È sempre andato tutto bene, ha promosso ogni tipo di prodotto le venisse proposto senza alcun imbarazzo?
In effetti ci sono stati due o tre casi in cui non ho ritenuto che la proposta commerciale fosse confacente al momento, al programma, all'ora. Si è aperta una discussione franca con la concessionaria e abbiamo risolto ogni problema. In due casi hanno ritenuto legittime le mie remore e nell'altro abbiamo fatto una variazione che rendeva tutto più accettabile.

Qual è il suo rapporto con Auditel e con gli ascolti?
Più tranquillo di quello di tanti miei colleghi, non ne sono ossessionata. Qui a Rete 4 c'è un filo di attenzione e di tensione in più, considerata la sfida che stiamo affrontando: la controprogrammazione è fortissima, andiamo in contemporanea per mezz'ora con due trasmissioni "mostre" come "Luna Park" e "Tira e Molla", ma comunque vado tranquilla. Se ti lasci coinvolgere dall'Auditel ti rovini la vita.

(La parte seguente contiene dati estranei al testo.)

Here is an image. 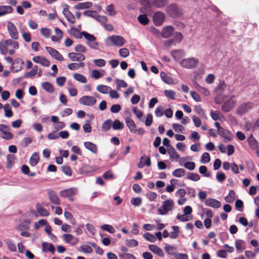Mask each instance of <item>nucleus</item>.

Cosa guarda in televisione?
Non ho molto tempo a disposizione ma tendenzialmente guarderei di tutto, arrivo tardi a casa e resto in piedi fino a notte fonda davanti al video. La domenica ad esempio, guardo sia "Domenica In" che "Buona Domenica", ho appena fatto una scorpacciata di Sanremo.

A proposito di Sanremo. Una valutazione secca: Pippo o Mike?
Credo che Mike sia stato bravissimo, ad un livello che non mi sarei aspettata. Ha retto alla grande, infilando ad arte qualche gaffes delle sue nel contesto, tenendo sempre il ritmo giusto, senza dilungarsi nelle celebrazioni in cui forse Pippo un po' eccedeva. Una conduzione sobria e stringata ma senza alcun difetto d'efficacia. Una conduzione vincente.

Riparteciperebbe al Festival?
Senza ombra di dubbio. Quest'anno ho fatto tastare il terreno al mio produttore che ha capito che in questa edizione non era aria. Alla Rai non gradivano, vedremo più avanti.